» **DATA SHOWN**:

>>>>

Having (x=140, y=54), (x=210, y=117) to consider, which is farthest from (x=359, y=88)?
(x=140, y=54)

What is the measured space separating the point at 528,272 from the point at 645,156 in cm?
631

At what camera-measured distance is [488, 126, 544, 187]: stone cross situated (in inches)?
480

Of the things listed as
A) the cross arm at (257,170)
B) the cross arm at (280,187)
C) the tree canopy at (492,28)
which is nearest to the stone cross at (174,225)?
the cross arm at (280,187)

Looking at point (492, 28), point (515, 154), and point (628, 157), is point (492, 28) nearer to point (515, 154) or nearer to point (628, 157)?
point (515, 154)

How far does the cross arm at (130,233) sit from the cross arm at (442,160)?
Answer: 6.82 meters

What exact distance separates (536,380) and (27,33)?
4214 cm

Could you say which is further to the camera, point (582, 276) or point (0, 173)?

<<<<

» **WRITTEN INSTRUCTION**: Copy all of the entries above without changing anything.

» **FULL ANSWER**:
Having (x=140, y=54), (x=210, y=117) to consider, which is farthest from (x=359, y=88)?
(x=140, y=54)

What is the measured space separating the point at 528,272 from the point at 645,156 in cm?
631

At what camera-measured distance is [488, 126, 544, 187]: stone cross situated (in inches)?
480

Of the things listed as
A) the cross arm at (257,170)
B) the cross arm at (280,187)
C) the tree canopy at (492,28)
which is nearest to the stone cross at (174,225)?
the cross arm at (280,187)

Looking at point (492, 28), point (515, 154), and point (628, 157), is point (492, 28) nearer to point (515, 154) or nearer to point (628, 157)?
point (515, 154)

How far does the cross arm at (130,233) sit from the cross arm at (442,160)?
Answer: 6.82 meters

What exact distance separates (536,380) and (27,33)?
4214 cm

Could you say which is further to the camera, point (582, 276) or point (0, 173)?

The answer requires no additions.